On Friday, the Fast Money pros were taking a long hard look at Starbucks after a new catalyst emerged, one which could drive shares sharply higher.
That catalyst comes in the way of a new coffee/espresso machine called Verismo, which will be a single-serve competitor to the Keurig made by Green Mountain.
On the news, buyers sent Starbucks well into the green.
And according to OptionMonster Jon Najarian, “there are bets being placed that Starbucks stock 6 months from now – even 3 months from now – will be a lot higher. And that’s even though the new machines won’t be in stores until September.”
Credit Suisse analyst Keith Siegner thinks the optimism is well founded.
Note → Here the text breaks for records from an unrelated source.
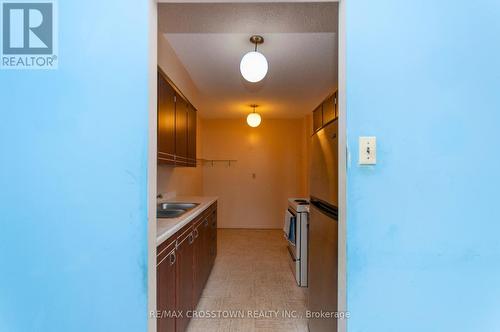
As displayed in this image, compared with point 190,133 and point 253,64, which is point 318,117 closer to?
point 253,64

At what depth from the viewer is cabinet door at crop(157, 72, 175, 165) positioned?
1886 millimetres

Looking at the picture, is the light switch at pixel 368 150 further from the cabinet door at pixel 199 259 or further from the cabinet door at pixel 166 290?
the cabinet door at pixel 199 259

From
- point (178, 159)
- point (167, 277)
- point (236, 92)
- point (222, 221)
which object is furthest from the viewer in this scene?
point (222, 221)

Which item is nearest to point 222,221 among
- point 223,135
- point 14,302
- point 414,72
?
point 223,135

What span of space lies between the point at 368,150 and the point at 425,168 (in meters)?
0.26

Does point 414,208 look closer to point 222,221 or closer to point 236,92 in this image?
point 236,92

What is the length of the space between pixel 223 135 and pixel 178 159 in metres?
3.32

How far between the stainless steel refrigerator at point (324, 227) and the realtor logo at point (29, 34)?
138 cm

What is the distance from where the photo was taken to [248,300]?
2447 millimetres

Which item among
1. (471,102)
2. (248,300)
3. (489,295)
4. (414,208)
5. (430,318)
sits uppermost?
(471,102)

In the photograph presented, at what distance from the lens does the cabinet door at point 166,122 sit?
1.89m

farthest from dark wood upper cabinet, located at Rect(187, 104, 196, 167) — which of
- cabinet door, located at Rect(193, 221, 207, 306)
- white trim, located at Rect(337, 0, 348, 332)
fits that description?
white trim, located at Rect(337, 0, 348, 332)

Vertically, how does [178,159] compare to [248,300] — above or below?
above

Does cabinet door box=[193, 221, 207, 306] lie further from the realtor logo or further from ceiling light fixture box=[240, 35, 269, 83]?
the realtor logo
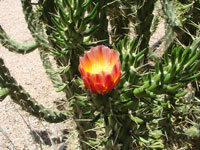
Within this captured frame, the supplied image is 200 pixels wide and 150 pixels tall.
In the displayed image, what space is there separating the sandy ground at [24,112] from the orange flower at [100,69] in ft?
3.43

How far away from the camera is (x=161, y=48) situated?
364 centimetres

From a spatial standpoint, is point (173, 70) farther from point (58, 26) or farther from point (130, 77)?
point (58, 26)

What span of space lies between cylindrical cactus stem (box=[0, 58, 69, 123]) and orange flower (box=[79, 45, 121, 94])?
1.25m

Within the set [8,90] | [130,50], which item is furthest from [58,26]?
[8,90]

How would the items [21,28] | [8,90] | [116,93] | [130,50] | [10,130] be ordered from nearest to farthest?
[116,93], [130,50], [8,90], [10,130], [21,28]

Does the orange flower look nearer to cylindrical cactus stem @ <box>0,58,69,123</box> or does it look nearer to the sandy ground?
the sandy ground

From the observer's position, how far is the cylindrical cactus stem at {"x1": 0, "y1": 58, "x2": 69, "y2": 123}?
2.12 metres

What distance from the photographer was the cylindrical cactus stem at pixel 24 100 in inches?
83.5

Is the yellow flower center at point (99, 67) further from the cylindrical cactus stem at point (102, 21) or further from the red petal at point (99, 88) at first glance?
the cylindrical cactus stem at point (102, 21)

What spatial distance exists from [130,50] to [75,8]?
13.4 inches

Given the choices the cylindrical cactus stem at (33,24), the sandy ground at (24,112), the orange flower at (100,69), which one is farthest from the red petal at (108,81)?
the cylindrical cactus stem at (33,24)

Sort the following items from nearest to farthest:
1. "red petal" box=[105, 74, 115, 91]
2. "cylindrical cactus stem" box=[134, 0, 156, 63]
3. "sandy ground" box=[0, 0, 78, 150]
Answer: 1. "red petal" box=[105, 74, 115, 91]
2. "cylindrical cactus stem" box=[134, 0, 156, 63]
3. "sandy ground" box=[0, 0, 78, 150]

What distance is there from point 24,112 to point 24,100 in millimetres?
684

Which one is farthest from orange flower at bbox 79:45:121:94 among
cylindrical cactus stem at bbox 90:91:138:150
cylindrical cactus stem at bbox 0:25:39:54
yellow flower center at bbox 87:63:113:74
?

“It’s yet another example of how Starbucks is translating their brands into sales and profit levers. That’s what this shows. That’s why investors are bullish. This (will help) Starbucks sustain a 20% growth rate over the next 3-5 years.”
And if you think all this hype is exactly the reason to bet against Starbucks, which has gained slightly less than 20% in the last 3 months, think again.
“I think it’s tough to bet against Starbucks,” says Siegner.
Not only does he see Verismo as a catalyst but he reminds us that Starbuck’s new Blond Roast recently launched - another positive catalyst.
“There’s plenty of reasons to stay in this stock for the long-term,” he says.